- 1/8 Acrylic Sheet. An 11.0x9.0 in. rectangle will be sufficient.
- Small fasteners, and coresponding nuts. In this case I used M3 button head screws, 8mm long. (These can be anything, really, ANSI 4-40 screws would work with these files too)
Step 1: Laser Cut Parts
Download the above files into vector graphics program of your choice and laser cut.
A speed of 10%, power of 100% and default frequency cut fine on a 120 epilog engraver.
Step 2: Assemble
Make sure you know which side of the small plate (black) will be down. Fix the larger (white) plate to the top side of the small plate with the fasteners. Thats it!
Assuming the kerf (thickness of the cut) of your laser/material was similar to mine the lid should fit with a satisfying click.
Step 3: How Was This Made?
To make the lid fit nicely, I used the CAD model of the resin tray.
1. I downloaded an IGES file version of the resin tray from:
2. Then I made a plane which intersected the side walls of the resin tank. The plane represented the bottom surface of the smaller plate, which was to fit inside the resin tank. The plate's top surface was to be flush with the top rim of the resin tray. It was important to put the plane a the correct height, because, as I discovered after some confusion, the side walls of the resin tray are not perfectly vertical.

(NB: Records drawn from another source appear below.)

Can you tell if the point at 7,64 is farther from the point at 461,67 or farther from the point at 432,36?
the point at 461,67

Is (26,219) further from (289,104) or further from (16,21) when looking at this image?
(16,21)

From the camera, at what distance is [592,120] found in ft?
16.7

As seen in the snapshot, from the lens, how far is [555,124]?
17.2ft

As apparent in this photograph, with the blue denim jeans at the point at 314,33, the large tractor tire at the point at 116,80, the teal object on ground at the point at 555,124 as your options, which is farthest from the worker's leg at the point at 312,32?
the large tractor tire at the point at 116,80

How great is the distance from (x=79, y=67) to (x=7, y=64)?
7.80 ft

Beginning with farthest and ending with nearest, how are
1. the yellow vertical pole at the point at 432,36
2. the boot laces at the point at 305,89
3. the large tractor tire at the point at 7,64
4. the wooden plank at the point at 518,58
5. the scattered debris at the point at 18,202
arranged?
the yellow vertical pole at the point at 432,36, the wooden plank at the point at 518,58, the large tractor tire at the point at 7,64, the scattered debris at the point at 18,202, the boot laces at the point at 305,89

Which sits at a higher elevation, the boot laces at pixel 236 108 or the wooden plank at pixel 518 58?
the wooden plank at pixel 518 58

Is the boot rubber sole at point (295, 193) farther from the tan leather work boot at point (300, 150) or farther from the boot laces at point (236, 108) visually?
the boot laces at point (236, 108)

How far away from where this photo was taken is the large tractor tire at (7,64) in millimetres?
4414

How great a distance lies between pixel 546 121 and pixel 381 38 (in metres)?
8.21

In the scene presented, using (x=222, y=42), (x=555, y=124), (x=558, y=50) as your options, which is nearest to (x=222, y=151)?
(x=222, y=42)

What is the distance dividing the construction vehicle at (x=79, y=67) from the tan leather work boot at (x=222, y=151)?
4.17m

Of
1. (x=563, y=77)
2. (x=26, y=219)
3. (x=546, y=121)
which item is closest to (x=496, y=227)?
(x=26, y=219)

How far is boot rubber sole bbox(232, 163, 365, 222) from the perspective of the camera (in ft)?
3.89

3. The plane/resin tray intersection resulted in two curves, the smaller of which became the exact profile of the small plate (black). The larger curve, representing the outer perimeter of the resin tank, was offset by 5mm to make the exact profile of the larger plate (white). The offset creates a small lip by which the lid can be pried of the resin tray. This also gives some space for a gasket, if it becomes desirable to have a more air-tight lid.